One of those remaining principals will fill a seat Seifter will vacate on the law firm’s five-member board of managers, which is responsible for overseeing its operations. That principal has yet to be named, but will probably be chosen within a month.

The firm will not hire a new attorney to take Seifter’s place. Instead, different attorneys who currently work at the firm will start to serve his clients.

“This is a big opportunity for the younger attorneys,” Bousquet says. “It’s a very positive thing all the way around, and all of our partners have been very enthusiastic and supportive about Lowell’s move and what it means to the firm.”

Green & Seifter does hire new attorneys regularly as it grows, according to Bousquet. It typically hires one or two attorneys every year, and plans to continue hiring at that rate. 

The law firm employs 85 people, 31 of whom are attorneys. About 80 of its employees are full time, while five are part time.

Seifter will remain of counsel to Green & Seifter.

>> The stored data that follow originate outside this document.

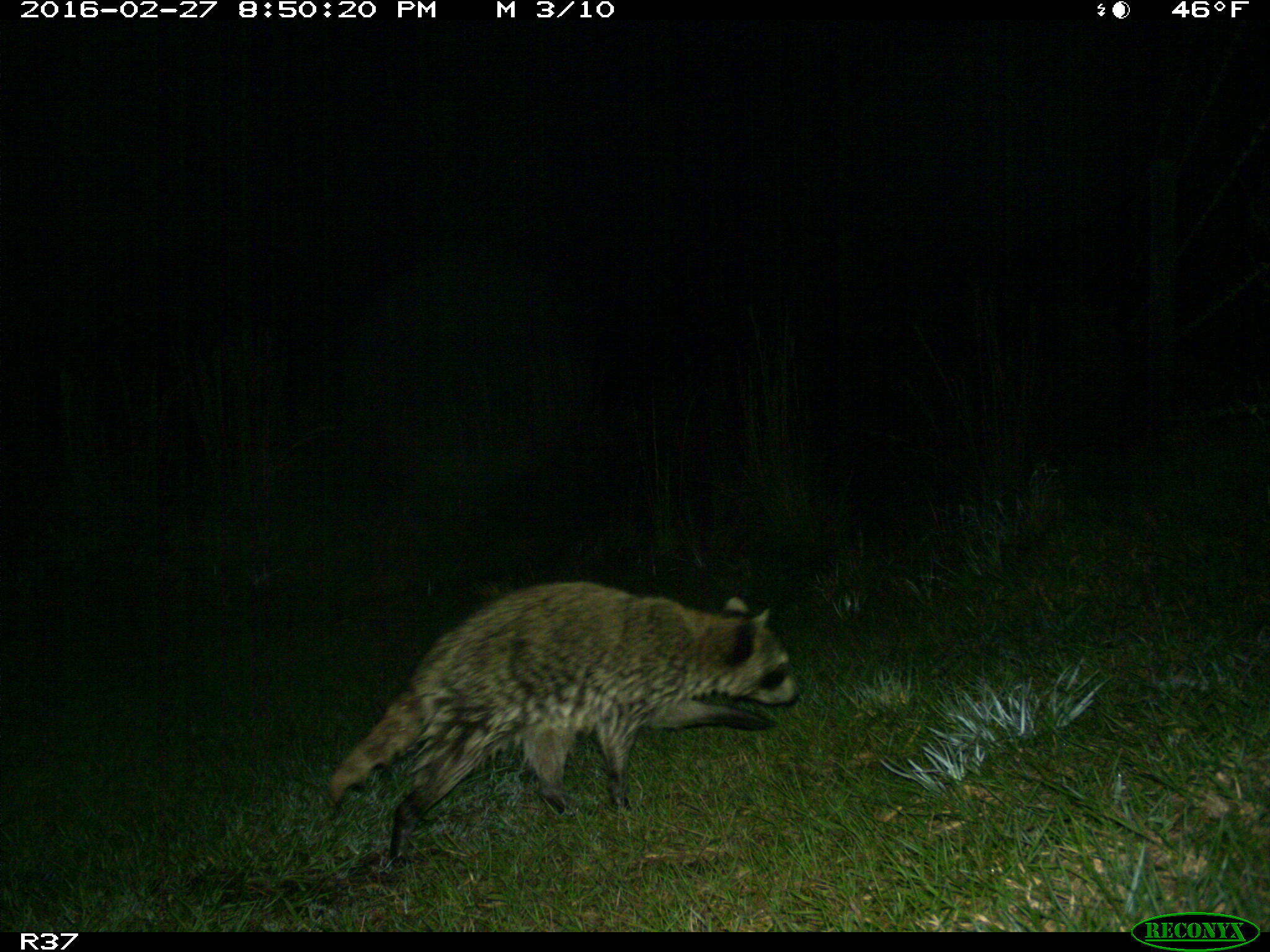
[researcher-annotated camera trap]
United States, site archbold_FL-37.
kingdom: Animalia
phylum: Chordata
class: Mammalia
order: Carnivora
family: Procyonidae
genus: Procyon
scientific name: Procyon lotor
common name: common raccoon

That means he will maintain a relationship with the firm to help with a limited number of clients.

“You can’t just draw a line in the sand and have no further connection,” Bousquet says. “There are some clients where Lowell’s advice and work is still going to be required and desired.”

Green & Seifter worked with about 2,000 clients last year. Bousquet declined to share revenue totals, but said the firm will likely generate revenue growth of 3 percent to 7 percent in 2012.